Anyway, warm drinks nervously purchased, we stepped out to gaze at the grey waters of the Irish Sea and the beautiful red sandstone cliffs of St.Bees. The tea room is at an elevation and stepping out into the open, we found it cold and blowing hard. The sun shone on a spot about 2 miles out at sea, providing further evidence that good weather is beyond Britain’s reach.
We descended down to the colourful pebble beach with stones of pink, grey, black-and-white and brown and started walking towards the sandstone cliffs. St.Bees is the start (or finish, depending on which direction you take) to this famous dude called Alfred Wainwright’s ‘Coast-to-Coast’ walk. If you follow the path, it takes you all the way across some of England’s prettiest countryside to Robin Hood’s Bay in North Yorkshire on the other side facing the North Sea.

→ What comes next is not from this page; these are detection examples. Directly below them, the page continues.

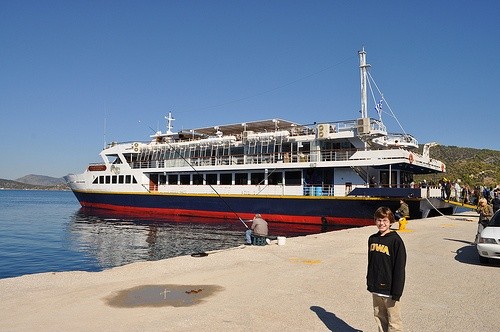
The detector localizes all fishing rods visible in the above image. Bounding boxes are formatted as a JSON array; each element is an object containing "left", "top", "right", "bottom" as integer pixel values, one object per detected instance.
[{"left": 139, "top": 119, "right": 250, "bottom": 230}]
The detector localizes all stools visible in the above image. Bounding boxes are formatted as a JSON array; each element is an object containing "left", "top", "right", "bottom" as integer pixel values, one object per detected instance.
[{"left": 254, "top": 236, "right": 266, "bottom": 246}]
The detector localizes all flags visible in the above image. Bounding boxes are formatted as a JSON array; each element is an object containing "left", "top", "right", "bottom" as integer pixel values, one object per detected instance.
[{"left": 375, "top": 100, "right": 383, "bottom": 113}]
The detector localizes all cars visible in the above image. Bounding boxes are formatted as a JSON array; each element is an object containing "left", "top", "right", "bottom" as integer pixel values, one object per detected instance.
[{"left": 476, "top": 209, "right": 500, "bottom": 263}]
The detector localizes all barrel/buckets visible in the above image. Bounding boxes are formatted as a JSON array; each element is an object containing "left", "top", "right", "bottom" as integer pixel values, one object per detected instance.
[
  {"left": 315, "top": 187, "right": 323, "bottom": 196},
  {"left": 309, "top": 187, "right": 315, "bottom": 196},
  {"left": 277, "top": 236, "right": 286, "bottom": 245}
]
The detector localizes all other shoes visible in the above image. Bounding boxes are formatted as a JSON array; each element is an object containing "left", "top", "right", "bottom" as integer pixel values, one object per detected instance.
[{"left": 244, "top": 242, "right": 251, "bottom": 245}]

We bounded up the path going towards the cliffs and the views got
better and better as we went higher up. When we reached a little promontory, we saw a little wooden sign with plastic flowers around it commemorating the death of a 32 year-old young man. A thick white rubber band tied around the wooden sign said “(Cheshire) Regiment in Afghanistan” by which I concluded that he was probably killed in the war. That young man could have been any one of the local people playing with his kids on the sea shore; yet there he had been, thousands of miles away fighting for a very nebulous cause, in a seemingly unending war, for people who may not have asked for him to be there, on behalf of people who did not ask for him to be sent there.
Moving on up the cliff, I turned around to look at St.Bees behind me. The seashore is a vast collection of small, newish looking prefabricated homes. The cookie-cutter nature of the houses actually make the coast look more like an American village rather than a settlement in England. What sort of place was St.Bees? I didn’t have the time to figure it out.
We carried on climbing for another 15 minutes or so, until it seemed that the more we climbed the highest point on the cliff moved further and further away. The sun was also starting to hang a little lower in the sky so we turned around and headed back to the parking lot near the tea room, this time to find a restaurant to feed hungry stomachs, ideally, without disturbing old ladies anywhere.